NEW YORK, Jan 6 (Reuters) – As a test of wills between OPEC nations and U.S. shale drillers fuels a global oil market slump, a brewing battle between Canadian and Saudi Arabia heavy crudes for America's Gulf Coast refinery market threatens to drive prices even lower.
While the stand-off between the oil cartel and U.S. producers of light, sweet shale oil has captured the limelight in recent months, the clash over heavier grades - playing out in the shadowy, opaque physical market - may put even more pressure on global prices that have halved since mid-2014.
Two factors will come into play over the next few weeks: From the North, new oil pipelines will pump record volumes of Canadian crude to the southern refineries, many better equipped to process heavy crudes than lighter shale oil.
From the Middle East, top exporter Saudi Arabia is offering crude at discounted prices in an attempt to defend its remaining share of the important regional market, which has shrunk by more than half in recent months.

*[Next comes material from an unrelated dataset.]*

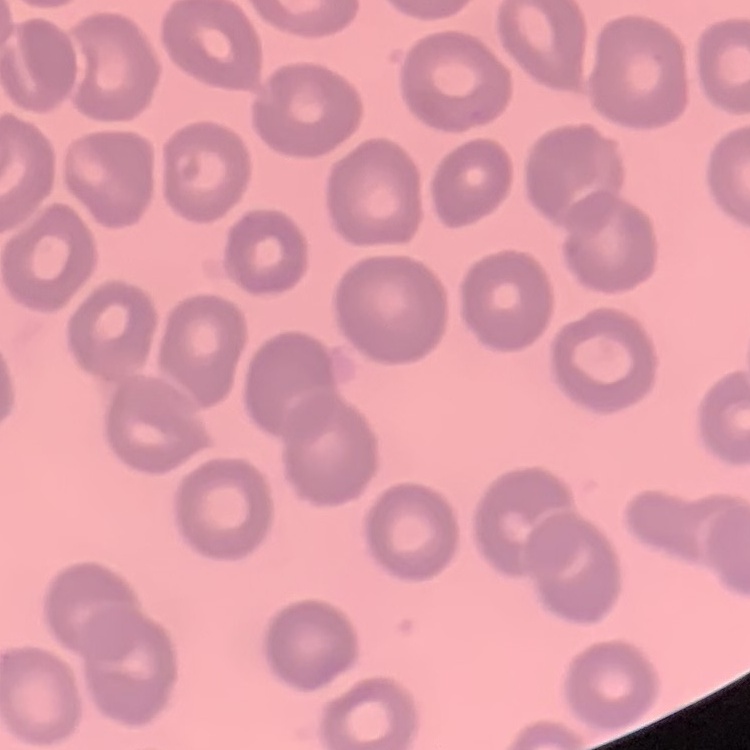

No rouleaux formation.

Thin blood smear. One tile cut from a larger photomicrograph. Stained with either Field's or Giemsa.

"So far, the Gulf Coast has suffered from an oversupply of light oil, but now there's competition for heavier crude," said Sandy Fielden at RBN Energy. With the Saudis already facing fierce competition for their light grades, the arrival of Canadian crude "could add insult to injury", he said.
On Monday, Saudi Aramco stepped up its counteroffensive, cutting its monthly U.S.-bound price for Arab Medium for a sixth straight month, putting it at the deepest discount against the regional sour crude benchmark since December 2013..
The timing of this clash may magnify its market impact as Houston-area oil refiners shut down for maintenance in early spring, further reducing their demand by an estimated 1 million barrels a day (bpd).